/Bday-Problem-in-R

Simulation of the birthday problem in R

Primary LanguageR

Birthday problem simulation in R

This is a project in which I run a simulation of the birthday problem.

Brithday problem

What is the probability that in a set of n randomly chosen people at least two will have the same birthday?

According to theory, the probability will be approximately 1 for a group of sixty people. A formula used to calculate the theoretical probabilities is $p(n) = 1 - \frac{365!}{365^{n}(365-n)!}$ where p(n) is the probability that at least two people share the same birthday in a group of n people. Below is the graph of theoritical probabilities against the number of people in a group.

theoryprobs

The horizontal dashed line is drawn at a point 0.5 and the vertical dashed line is drawn at a point 23. In other words, the theoretical probability of a shared birthday in a group of 23 people is approximately 0.5 or 50%.

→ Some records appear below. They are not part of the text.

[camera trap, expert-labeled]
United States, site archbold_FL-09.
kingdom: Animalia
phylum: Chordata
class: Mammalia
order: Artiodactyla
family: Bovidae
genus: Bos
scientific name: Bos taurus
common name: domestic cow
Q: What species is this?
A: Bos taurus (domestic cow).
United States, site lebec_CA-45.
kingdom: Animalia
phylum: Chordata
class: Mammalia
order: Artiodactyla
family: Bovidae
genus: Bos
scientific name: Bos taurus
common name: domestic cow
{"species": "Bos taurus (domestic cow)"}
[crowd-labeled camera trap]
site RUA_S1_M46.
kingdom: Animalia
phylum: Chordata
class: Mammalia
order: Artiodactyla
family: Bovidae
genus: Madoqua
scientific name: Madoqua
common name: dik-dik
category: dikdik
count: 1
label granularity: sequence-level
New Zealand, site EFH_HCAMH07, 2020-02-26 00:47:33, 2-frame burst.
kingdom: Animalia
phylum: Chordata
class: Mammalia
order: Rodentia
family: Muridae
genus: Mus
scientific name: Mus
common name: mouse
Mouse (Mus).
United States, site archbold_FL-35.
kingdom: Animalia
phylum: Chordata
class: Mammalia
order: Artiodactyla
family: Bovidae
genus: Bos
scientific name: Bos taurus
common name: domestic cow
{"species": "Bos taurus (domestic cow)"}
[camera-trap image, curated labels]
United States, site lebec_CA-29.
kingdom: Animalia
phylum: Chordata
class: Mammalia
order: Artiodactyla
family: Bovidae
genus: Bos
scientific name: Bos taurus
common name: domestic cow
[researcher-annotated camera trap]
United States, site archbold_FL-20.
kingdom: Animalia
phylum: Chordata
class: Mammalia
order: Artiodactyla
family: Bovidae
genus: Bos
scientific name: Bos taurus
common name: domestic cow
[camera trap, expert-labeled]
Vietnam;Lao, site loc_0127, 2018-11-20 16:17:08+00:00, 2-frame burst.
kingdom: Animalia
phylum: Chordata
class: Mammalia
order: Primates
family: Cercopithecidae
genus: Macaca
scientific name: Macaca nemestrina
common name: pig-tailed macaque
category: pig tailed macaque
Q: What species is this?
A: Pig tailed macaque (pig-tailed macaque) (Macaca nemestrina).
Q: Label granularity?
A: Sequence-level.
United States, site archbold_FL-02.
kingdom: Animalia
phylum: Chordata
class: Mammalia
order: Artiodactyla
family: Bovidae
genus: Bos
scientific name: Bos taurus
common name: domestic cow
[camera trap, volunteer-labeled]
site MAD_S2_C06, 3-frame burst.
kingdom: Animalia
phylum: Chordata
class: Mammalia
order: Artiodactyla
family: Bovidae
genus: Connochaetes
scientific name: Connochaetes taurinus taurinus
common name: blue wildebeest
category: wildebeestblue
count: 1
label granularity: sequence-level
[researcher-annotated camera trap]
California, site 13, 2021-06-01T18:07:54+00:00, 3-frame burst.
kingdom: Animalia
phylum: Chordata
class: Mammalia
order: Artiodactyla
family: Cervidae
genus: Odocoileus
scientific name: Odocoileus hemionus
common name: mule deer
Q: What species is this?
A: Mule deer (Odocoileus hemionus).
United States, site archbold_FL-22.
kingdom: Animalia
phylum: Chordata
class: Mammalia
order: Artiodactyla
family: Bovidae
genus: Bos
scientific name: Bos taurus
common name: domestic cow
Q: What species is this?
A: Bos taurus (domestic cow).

I calculated the theoretical probabilities in Mathematica. The Mathematica notebook and the csv file with theoritical probabilities are in the Mathematica folder.

Simulation

I run the simulation and analysis in bdayProblem.R script. The function bdayProbs() is the actual simulation. It takes two arguments:

  • number of people
  • number of trials

For example, bdayProbs(60,25) will return a dataframe of probabilities of a shared birthday in group of all sizes up to 60 people. The group of each size will be drawn 25 times. The function will record each time a group had a shared birthday, and then divide the number of times a group had a shared birthday by the number of trials that is by 25. In other words, we get a fraction of times the group had a shared birthday which is in essence the probability of a shared birthday in a group.

The simulated probabilites for 25, 100, and 1000 trials as well as theoretical probabilities are in a graph below.

bdayprobs graph

We can see that the simulated probabilities approach the theorietical probabilties as the number of trials is increasing. Therefore, theory is backed up by the simulated data. So, in a class of sixty people (probably a lecture) there is 99.9% probability that at least two people share a birthday.

Another way to describe it (thanks Amit!): if there are 2 people in a room, there is a 364/365 odds they don't share a birthday. If there are 3 people in a room, there is a 363/365 odds they don't share a birthday. so you multiply each of those odds until you hit the percentage chance of two people sharing a birthday.